Wikipedia survey, 2011 Wikimedia Commons

So what’s a tech-savvy woman to do? “Storming Wikipedia,” a project of the feminist organization FemTechNet and an assignment given to students participating in FemTechNet’s new online course, is designed to fix this imbalance. During these exercises students edit Wikipedia en masse, “with the goal being to collaboratively write feminist thinking into the site,” says Alexandra Juhasz, professor of media studies at California’s Pitzer College and one of the course facilitators.

Students participating in the exercise will create and expand Wikipedia articles on influential women and encourage “feminists, academics, and activists to contribute to Wikipedia and help revolutionize its culture.” According to Inside Higher Ed, “students will be given lists of women who have played key roles in science and technology,” and will tweak articles to acknowledge their contributions.

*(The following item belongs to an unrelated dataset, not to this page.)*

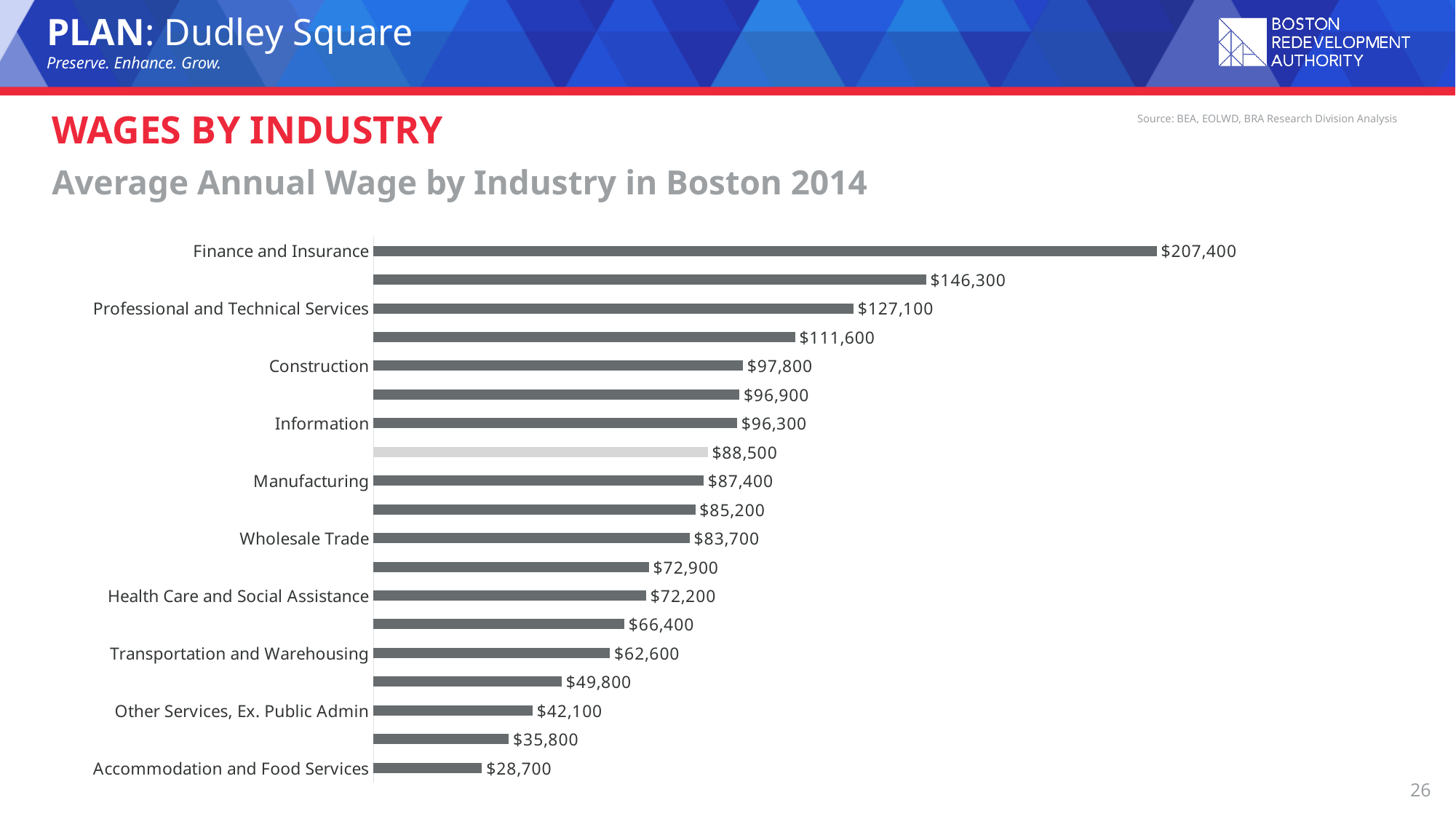
What is the difference between the average annual wage for Finance and Insurance and for Professional and Technical Services? $80,300 Which industry has the lowest average annual wage? Accommodation and Food Services What is the difference between the average annual wage for Construction and for Information? $1,500 What value is labelled on the single light grey bar in the chart? $88,500 What is the average annual wage for Professional and Technical Services? $127,100 What kind of chart is shown on the slide? Bar chart What is the average annual wage for Health Care and Social Assistance? $72,200 Which industry has the highest average annual wage? Finance and Insurance What is the average annual wage for Accommodation and Food Services? $28,700 How many bars are plotted in the chart? 19 Which has a higher average annual wage, Manufacturing or Wholesale Trade? Manufacturing What is the average annual wage for Finance and Insurance? $207,400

FemTechNet, which Juhasz calls “a collective of international feminist scholars, artists, and activists,” is launching an online curriculum focused on educating people about the relationship between women and technology. Starting in September, instructors at 15 different colleges, including Brown, Yale, and Penn State University, will be offering “Dialogues on Feminism and Technology.” Students taking the course will study technology through a feminist lens using prerecorded videos featuring prominent feminist scholars.

“From a feminist perspective, we think of technology differently than just as objects or applications,” says Anne Balsamo, a course organizer and dean of the School of Media Studies at the New School in New York City. “Technology from a feminist perspective is social, cultural, technical objects or arrangements.”

And, importantly, it includes women.